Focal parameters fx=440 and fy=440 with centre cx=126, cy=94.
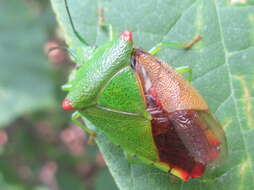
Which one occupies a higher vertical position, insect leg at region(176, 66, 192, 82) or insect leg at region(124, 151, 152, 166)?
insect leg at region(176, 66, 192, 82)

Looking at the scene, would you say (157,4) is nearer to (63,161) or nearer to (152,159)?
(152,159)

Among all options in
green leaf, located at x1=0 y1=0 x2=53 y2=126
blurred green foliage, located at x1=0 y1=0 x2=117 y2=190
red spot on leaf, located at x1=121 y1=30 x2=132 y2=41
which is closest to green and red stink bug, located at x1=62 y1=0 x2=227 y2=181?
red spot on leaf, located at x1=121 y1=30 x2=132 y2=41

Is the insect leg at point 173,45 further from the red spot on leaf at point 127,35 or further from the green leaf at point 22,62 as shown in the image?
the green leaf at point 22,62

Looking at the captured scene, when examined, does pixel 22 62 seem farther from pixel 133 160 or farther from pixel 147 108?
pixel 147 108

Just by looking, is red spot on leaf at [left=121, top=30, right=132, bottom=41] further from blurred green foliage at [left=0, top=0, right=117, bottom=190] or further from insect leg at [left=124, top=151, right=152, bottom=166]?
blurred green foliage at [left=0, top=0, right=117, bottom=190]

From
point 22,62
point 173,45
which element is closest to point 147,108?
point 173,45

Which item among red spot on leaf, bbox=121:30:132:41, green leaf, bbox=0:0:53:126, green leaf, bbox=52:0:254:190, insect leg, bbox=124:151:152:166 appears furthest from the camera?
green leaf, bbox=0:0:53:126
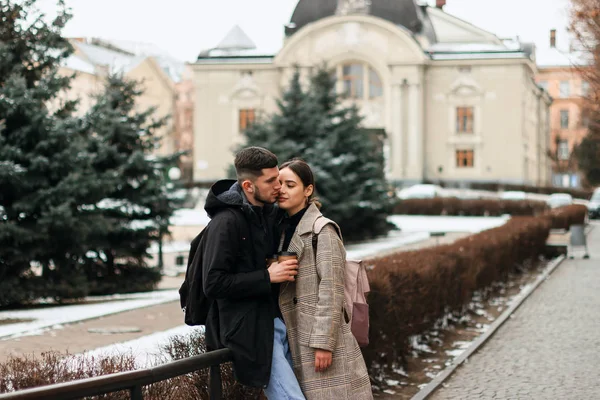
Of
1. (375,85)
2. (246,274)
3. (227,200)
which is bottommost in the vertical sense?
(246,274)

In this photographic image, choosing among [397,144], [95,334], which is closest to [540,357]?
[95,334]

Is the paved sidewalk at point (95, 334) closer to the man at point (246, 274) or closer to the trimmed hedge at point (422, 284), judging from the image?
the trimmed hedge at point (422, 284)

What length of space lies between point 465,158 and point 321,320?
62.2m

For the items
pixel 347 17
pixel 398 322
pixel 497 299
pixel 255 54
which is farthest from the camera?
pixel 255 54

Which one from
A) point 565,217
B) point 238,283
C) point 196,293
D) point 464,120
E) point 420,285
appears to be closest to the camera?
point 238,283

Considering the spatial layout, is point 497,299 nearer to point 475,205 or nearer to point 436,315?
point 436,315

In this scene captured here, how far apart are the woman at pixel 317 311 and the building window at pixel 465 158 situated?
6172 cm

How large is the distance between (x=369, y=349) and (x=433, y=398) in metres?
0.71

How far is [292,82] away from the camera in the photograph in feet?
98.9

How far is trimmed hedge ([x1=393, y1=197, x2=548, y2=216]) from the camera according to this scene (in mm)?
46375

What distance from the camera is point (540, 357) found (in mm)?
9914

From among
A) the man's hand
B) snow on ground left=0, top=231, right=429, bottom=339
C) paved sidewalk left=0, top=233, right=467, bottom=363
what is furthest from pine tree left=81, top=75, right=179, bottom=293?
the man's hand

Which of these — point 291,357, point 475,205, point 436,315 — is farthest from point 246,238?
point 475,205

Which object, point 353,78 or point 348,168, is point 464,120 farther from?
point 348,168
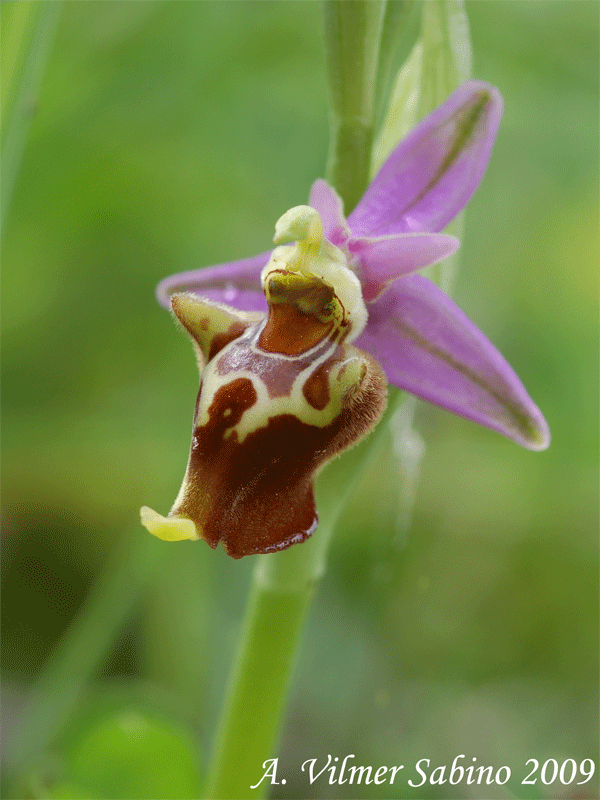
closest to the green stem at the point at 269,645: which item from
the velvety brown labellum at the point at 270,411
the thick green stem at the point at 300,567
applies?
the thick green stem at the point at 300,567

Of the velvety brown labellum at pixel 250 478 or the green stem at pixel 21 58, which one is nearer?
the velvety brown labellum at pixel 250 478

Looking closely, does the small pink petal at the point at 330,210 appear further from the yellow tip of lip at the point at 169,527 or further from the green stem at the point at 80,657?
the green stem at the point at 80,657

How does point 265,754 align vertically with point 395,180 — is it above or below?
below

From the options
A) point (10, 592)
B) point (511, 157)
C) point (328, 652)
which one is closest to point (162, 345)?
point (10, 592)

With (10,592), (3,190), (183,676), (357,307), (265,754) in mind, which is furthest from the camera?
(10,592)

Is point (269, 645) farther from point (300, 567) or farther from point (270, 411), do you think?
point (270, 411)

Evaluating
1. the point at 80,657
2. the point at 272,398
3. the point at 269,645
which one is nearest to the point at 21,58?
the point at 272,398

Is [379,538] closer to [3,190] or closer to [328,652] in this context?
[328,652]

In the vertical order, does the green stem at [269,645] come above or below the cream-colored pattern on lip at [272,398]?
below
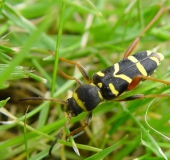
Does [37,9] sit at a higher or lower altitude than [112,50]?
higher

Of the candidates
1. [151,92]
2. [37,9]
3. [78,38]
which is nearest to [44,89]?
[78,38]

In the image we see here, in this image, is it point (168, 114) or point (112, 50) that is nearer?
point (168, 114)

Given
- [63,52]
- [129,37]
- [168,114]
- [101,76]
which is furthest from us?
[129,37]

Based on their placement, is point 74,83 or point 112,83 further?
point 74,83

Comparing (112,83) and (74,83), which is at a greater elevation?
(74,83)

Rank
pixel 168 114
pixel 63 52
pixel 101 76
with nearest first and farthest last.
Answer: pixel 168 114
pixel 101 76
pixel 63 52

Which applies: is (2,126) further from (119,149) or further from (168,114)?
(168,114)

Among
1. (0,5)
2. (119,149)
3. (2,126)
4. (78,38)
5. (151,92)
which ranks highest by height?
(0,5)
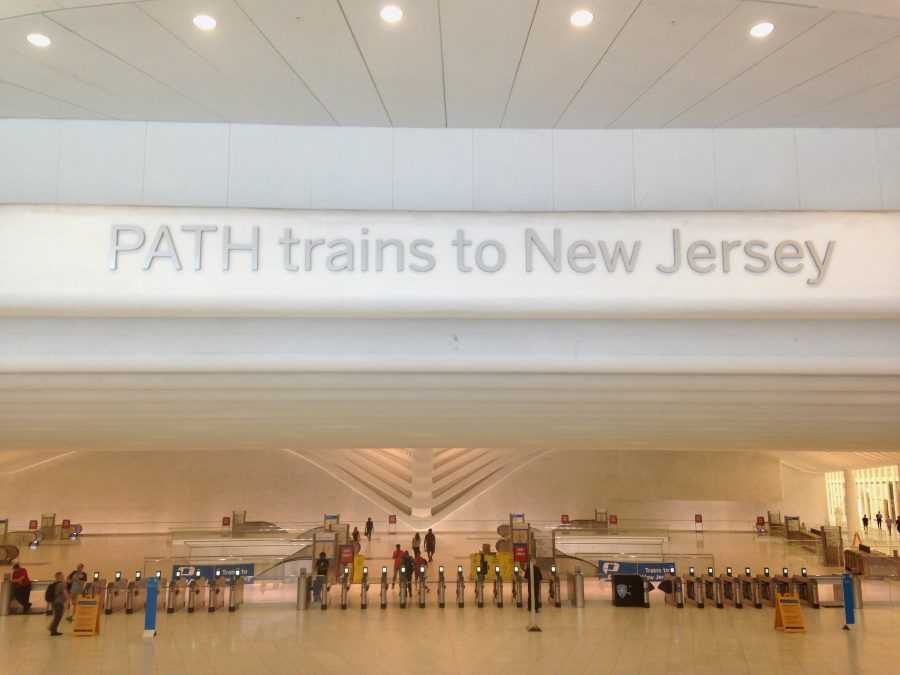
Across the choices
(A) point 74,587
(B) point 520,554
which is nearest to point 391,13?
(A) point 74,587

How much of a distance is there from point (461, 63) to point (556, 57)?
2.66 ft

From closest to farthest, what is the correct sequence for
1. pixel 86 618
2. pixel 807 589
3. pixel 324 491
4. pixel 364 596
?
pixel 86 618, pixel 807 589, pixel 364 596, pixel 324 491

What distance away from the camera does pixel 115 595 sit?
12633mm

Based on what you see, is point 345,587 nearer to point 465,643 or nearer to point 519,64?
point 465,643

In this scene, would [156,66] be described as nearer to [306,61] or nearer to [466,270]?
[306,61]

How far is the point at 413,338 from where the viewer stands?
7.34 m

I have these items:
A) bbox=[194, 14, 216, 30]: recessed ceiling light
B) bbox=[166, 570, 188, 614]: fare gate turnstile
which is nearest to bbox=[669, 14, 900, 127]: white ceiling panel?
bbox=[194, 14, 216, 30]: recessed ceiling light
§
§ **Objective**
Write the listing above out again exactly, dropping each image.

§ **Solution to this problem**
Focal parameters fx=440 and fy=440 with centre cx=126, cy=94.
Which one occupies a higher vertical position, insect leg at region(176, 66, 192, 82) or insect leg at region(124, 151, 152, 166)?
insect leg at region(176, 66, 192, 82)

Looking at the scene, would you say (157,4) is nearer to (63,161) or nearer to (152,159)?
(152,159)

Among all options in
green leaf, located at x1=0 y1=0 x2=53 y2=126
blurred green foliage, located at x1=0 y1=0 x2=117 y2=190
red spot on leaf, located at x1=121 y1=30 x2=132 y2=41
which is closest to green and red stink bug, located at x1=62 y1=0 x2=227 y2=181?
red spot on leaf, located at x1=121 y1=30 x2=132 y2=41

Is the insect leg at point 173,45 further from the red spot on leaf at point 127,35 or further from the green leaf at point 22,62 as shown in the image?
the green leaf at point 22,62

Looking at the captured scene, when examined, does pixel 22 62 seem farther from pixel 133 160 or farther from pixel 147 108?
pixel 147 108

Just by looking, is red spot on leaf at [left=121, top=30, right=132, bottom=41] further from blurred green foliage at [left=0, top=0, right=117, bottom=190] or further from insect leg at [left=124, top=151, right=152, bottom=166]?
blurred green foliage at [left=0, top=0, right=117, bottom=190]

From
point 22,62
point 173,45
which element is closest to point 147,108?
point 173,45

Which item among red spot on leaf, bbox=121:30:132:41, green leaf, bbox=0:0:53:126, green leaf, bbox=52:0:254:190, insect leg, bbox=124:151:152:166 appears furthest from the camera?
green leaf, bbox=0:0:53:126
Of
1. (375,85)
2. (246,274)
3. (227,200)
which is bottommost in the vertical sense?
(246,274)

In this photographic image, choosing among [397,144], [95,334], which is closest to [540,357]?
[95,334]

Is the paved sidewalk at point (95, 334) closer to the man at point (246, 274) or closer to the trimmed hedge at point (422, 284), judging from the image?
the trimmed hedge at point (422, 284)

What length of space lies between point 465,158 and point 321,320?
62.2m

For the items
pixel 347 17
pixel 398 322
pixel 497 299
pixel 255 54
which is farthest from the camera?
pixel 255 54

Which one from
A) point 565,217
B) point 238,283
C) point 196,293
D) point 464,120
E) point 420,285
appears to be closest to the camera?
point 238,283

Considering the spatial layout, is point 497,299 nearer to point 475,205 or nearer to point 436,315?
point 436,315

In this scene captured here, how far apart are the woman at pixel 317 311 and the building window at pixel 465 158 situated?
6172 cm

How large is the distance between (x=369, y=349) and (x=433, y=398) in metres?
0.71

How far is [292,82] away from the camera in the photograph in feet?
98.9

How far is trimmed hedge ([x1=393, y1=197, x2=548, y2=216]) from the camera according to this scene (in mm)?
46375

What distance from the camera is point (540, 357) found (in mm)?
9914

From among
A) the man's hand
B) snow on ground left=0, top=231, right=429, bottom=339
C) paved sidewalk left=0, top=233, right=467, bottom=363
what is furthest from pine tree left=81, top=75, right=179, bottom=293?
the man's hand

Which of these — point 291,357, point 475,205, point 436,315 — is farthest from point 246,238?
point 475,205

Which object, point 353,78 or point 348,168, is point 464,120 farther from?
point 348,168
closest to the green stem at the point at 269,645: which item from
the velvety brown labellum at the point at 270,411
the thick green stem at the point at 300,567
applies?
the thick green stem at the point at 300,567

Of the velvety brown labellum at pixel 250 478 or the green stem at pixel 21 58, which one is nearer?
the velvety brown labellum at pixel 250 478

Looking closely, does the small pink petal at the point at 330,210 appear further from the yellow tip of lip at the point at 169,527 or further from the green stem at the point at 80,657?
the green stem at the point at 80,657

How does point 265,754 align vertically with point 395,180 — is it above or below?
below

From the options
A) point (10, 592)
B) point (511, 157)
C) point (328, 652)
which one is closest to point (162, 345)?
point (10, 592)

With (10,592), (3,190), (183,676), (357,307), (265,754) in mind, which is furthest from the camera?
(10,592)

Is point (269, 645) farther from point (300, 567) or farther from point (270, 411), do you think?
point (270, 411)

Evaluating
1. the point at 80,657
2. the point at 272,398
3. the point at 269,645
which one is nearest to the point at 21,58?
the point at 272,398

Is [379,538] closer to [3,190] or closer to [328,652] in this context?
[328,652]

In the vertical order, does the green stem at [269,645] come above or below the cream-colored pattern on lip at [272,398]?
below
Does [37,9] sit at a higher or lower altitude than [112,50]?
higher

Of the candidates
1. [151,92]
2. [37,9]
3. [78,38]
which is nearest to [44,89]?
[78,38]

In the image we see here, in this image, is it point (168, 114) or point (112, 50) that is nearer?
point (168, 114)

Given
- [63,52]
- [129,37]
- [168,114]
- [101,76]
which is furthest from us?
[129,37]

Based on their placement, is point 74,83 or point 112,83 further?
point 74,83

Comparing (112,83) and (74,83), which is at a greater elevation?
(74,83)

Rank
pixel 168 114
pixel 63 52
pixel 101 76
with nearest first and farthest last.
Answer: pixel 168 114
pixel 101 76
pixel 63 52

Which applies: is (2,126) further from (119,149) or further from (168,114)?
(168,114)

Among
1. (0,5)
2. (119,149)
3. (2,126)
4. (78,38)
5. (151,92)
which ranks highest by height?
(0,5)
Across the choices
(A) point 74,587
(B) point 520,554
which is nearest to point 391,13?
(A) point 74,587

How much of a distance is there from point (461, 63) to point (556, 57)?
2.66 ft

From closest to farthest, what is the correct sequence for
1. pixel 86 618
2. pixel 807 589
3. pixel 324 491
4. pixel 364 596
?
pixel 86 618, pixel 807 589, pixel 364 596, pixel 324 491

What distance away from the camera does pixel 115 595 sit?
12633mm

Based on what you see, is point 345,587 nearer to point 465,643 or nearer to point 519,64?
point 465,643

In this scene, would [156,66] be described as nearer to [306,61] or nearer to [466,270]?
[306,61]

How far is the point at 413,338 from where the viewer stands?
7.34 m

I have these items:
A) bbox=[194, 14, 216, 30]: recessed ceiling light
B) bbox=[166, 570, 188, 614]: fare gate turnstile
which is nearest to bbox=[669, 14, 900, 127]: white ceiling panel?
bbox=[194, 14, 216, 30]: recessed ceiling light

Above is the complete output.